Tuesday, April 25, 2017, 10:39 AM ET|Posted by Will Richmond
Here’s one measure of how popular watching online video in the living room has become: according to new research from Parks, which was presented at NABShow, among broadband households, over 25% of viewing done on TV was from online sources, up from 10% in 2010. No surprise, linear broadcast TV saw the biggest decline over that period, dropping from 62% of TV time to 41% of time.
The shifts reflect significant trends that have unfolded over the past 7 years: the proliferation of inexpensive connect TV devices (e.g. smart TVs, Rokus, Fire TVs, etc) that are now in at least 65% of U.S. homes according to prior research, the huge adoption of entertainment-centric SVOD services, where a “TV-like viewing” experience is preferred, and the massive investments these companies have made in high-quality original content to win market share.
As I’ve long said, this “democratization of the living room” - where OTT video is available as easily as are TV networks from pay-TV - opens the door to increased cord-cutting and cord-nevering. Even though the vast majority of SVOD subscribers today still have a pay-TV service, as they intuitively come to understand they’re spending more time watching inexpensive OTT services, the expensive multichannel bundle becomes ever more vulnerable to being dropped.
In fact, Parks found that almost 1/4 of broadband households were not pay-TV subscribers, the latest steady annual increase. To be sure, I still don’t anticipate any sort of “cliff,” where say 10% of pay-TV subscribers drop service in a single year. Rather pay-TV shrinkage will be more of a drip, drip, drip dynamic. This is substantiated also by Parks, though it did find the percentage of cord-cutters 18-35 years-old has noticeably jumped in the past 2 years by around 4 percentage points.
Parks also found that the market for OTT services in the U.S. remains vibrant, with over 160 choices offered. However, Parks sees saturation starting to occur, as 33 new services entered in ’16, vs. 33 in ’15. In addition, the trend of OTT services being closed or merged has also become a factor in the past 2 years.

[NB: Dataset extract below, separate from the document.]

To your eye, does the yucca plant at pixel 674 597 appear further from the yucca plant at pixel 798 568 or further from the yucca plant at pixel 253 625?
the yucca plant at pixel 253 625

About two-thirds of U.S. broadband households now subscribe to at least 1 OTT service, with one-third of households subscribing to two. The trend toward multi-service households has steadily increased.
Part of the reason OTT adoption has increased so quickly is that it has found a winning formula with free trials. Parks found that a third of OTT trials converted a paid subscription, while half of all consumers who trialed any service eventually subscribed to at least one post-trial. Both are very strong results that show how successful the free trial period strategy is.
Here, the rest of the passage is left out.